Se trata de un ciudadano rumano de 37 años y de un ciudadano griego de 54 años, detenidos en Hamburgo y en una localidad de Grecia “bajo sospecha de intento de sabotaje a un buque de defensa”, según el comunicado oficial.
Los acusados habrían introducido más de 20 kilogramos de gravilla abrasiva en el bloque del motor de una embarcación, perforado conductos de suministro de agua, retirado las tapas de los depósitos de combustible y desactivado interruptores de seguridad electrónicos.
La fiscalía advirtió que, de no haberse detectado estas acciones, habrían provocado daños importantes a las naves o, como mínimo, retrasos en su salida, lo que podría haber puesto en riesgo la seguridad de la República Federal de Alemania y la capacidad operativa de las fuerzas.
Las autoridades señalaron que las pesquisas sobre los antecedentes y la motivación de los presuntos saboteadores continúan en curso.
Alemania y otros países de la OTAN en Europa mantienen un alto nivel de vigilancia ante sospechas de espionaje, uso de drones y actos de sabotaje, en un contexto de preocupación por amenazas externas.

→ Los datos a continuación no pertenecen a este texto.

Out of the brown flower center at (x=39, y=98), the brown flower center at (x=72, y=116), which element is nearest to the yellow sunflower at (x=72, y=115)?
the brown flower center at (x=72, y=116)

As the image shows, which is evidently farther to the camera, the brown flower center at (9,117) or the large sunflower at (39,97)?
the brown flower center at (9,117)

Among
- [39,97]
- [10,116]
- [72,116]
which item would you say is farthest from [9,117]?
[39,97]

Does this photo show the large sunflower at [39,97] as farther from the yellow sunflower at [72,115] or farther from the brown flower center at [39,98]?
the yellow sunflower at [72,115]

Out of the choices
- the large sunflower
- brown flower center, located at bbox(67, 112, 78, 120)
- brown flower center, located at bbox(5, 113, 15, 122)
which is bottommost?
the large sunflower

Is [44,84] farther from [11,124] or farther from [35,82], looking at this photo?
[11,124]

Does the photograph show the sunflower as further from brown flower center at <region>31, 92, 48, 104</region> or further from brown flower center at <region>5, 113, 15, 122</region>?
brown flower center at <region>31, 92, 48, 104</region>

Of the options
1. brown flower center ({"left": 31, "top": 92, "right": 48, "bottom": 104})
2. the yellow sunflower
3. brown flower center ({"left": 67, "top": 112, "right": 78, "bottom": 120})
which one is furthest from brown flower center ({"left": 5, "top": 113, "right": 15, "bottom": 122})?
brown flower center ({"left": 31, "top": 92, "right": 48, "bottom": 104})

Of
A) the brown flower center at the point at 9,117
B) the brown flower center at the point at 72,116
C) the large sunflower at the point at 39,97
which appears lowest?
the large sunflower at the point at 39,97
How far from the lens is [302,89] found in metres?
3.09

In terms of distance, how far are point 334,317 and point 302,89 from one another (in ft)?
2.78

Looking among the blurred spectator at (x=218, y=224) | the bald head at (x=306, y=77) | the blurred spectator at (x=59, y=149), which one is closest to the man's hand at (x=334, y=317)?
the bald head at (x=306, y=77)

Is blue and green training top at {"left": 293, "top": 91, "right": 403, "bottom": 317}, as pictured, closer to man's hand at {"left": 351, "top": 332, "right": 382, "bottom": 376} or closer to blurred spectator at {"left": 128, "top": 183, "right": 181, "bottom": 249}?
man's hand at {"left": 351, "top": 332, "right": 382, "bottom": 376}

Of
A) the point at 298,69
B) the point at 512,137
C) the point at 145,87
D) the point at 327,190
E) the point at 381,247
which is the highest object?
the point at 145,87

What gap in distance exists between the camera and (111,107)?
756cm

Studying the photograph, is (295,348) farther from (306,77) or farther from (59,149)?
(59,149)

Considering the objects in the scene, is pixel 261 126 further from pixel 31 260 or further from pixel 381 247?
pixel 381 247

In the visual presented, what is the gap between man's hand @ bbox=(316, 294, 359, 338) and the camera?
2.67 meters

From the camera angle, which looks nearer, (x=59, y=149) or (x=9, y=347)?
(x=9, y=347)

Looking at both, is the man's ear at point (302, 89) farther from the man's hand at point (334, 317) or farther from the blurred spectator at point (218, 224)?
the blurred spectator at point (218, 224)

Según Eurojust, la coordinación entre las autoridades policiales y judiciales de Alemania, Grecia y Rumanía, dirigida por esa agencia de la UE, permitió llevar a cabo las detenciones de los dos sospechosos implicados en el intento de sabotaje contra equipos de defensa alemanes.
Eurojust añadió que los dos detenidos, que trabajaban en el puerto de Hamburgo, presuntamente cometieron los intentos de sabotaje en 2025.
De no haberse descubierto las maniobras, los actos habrían causado daños significativos a los buques y habrían retrasado sus salidas, con consecuencias para las operaciones de la Marina alemana, indicó la agencia.
Gracias a la acción coordinada por Eurojust, las autoridades de Alemania, Grecia y Rumanía actuaron conjuntamente en una jornada operativa que concluyó con un arresto en Grecia y otro en Alemania; asimismo se registraron las viviendas de los sospechosos en los tres países y se incautaron pruebas.
Las investigaciones sobre el intento de sabotaje siguen abiertas.
La investigación fue llevada a cabo por la Oficina del Fiscal General de Hamburgo y la Agencia Estatal de Policía de Hamburgo en Alemania; la Oficina del Fiscal Público de Apelaciones de Tracia, el Juez de Instrucción de Komotini y el Departamento de Policía de Investigación Criminal y Persecución de Komotini en Grecia; y la Oficina de la Fiscalía del Tribunal Superior de Casación y Justicia, la Dirección para la Investigación del Crimen Organizado y el Terrorismo y el Departamento contra el Financiamiento del Terrorismo y el Lavado de Dinero en Rumanía.
Estos arrestos se produjeron un día después de que la fiscalía federal alemana anunciara la detención de cinco personas sospechosas de exportar de forma clandestina bienes a Rusia, especialmente material para empresas de armamento, por un valor aproximado de 30 millones de euros (35 millones de dólares).
Los cinco detenidos son ciudadanos alemanes —dos de ellos con doble nacionalidad rusa— y, según la fiscalía, habrían utilizado una empresa con sede en la ciudad portuaria de Lübeck para organizar en los últimos años alrededor de 16.000 envíos hacia Rusia, país sancionado desde la invasión de Ucrania en 2022.
Entre los arrestados figura el director general de la empresa, parcialmente identificado como el ruso-alemán Nikita S.
Los fiscales sostienen que la red de suministros operaba presuntamente para agencias estatales rusas y que entre los destinatarios figuraban al menos 24 compañías rusas de armamento.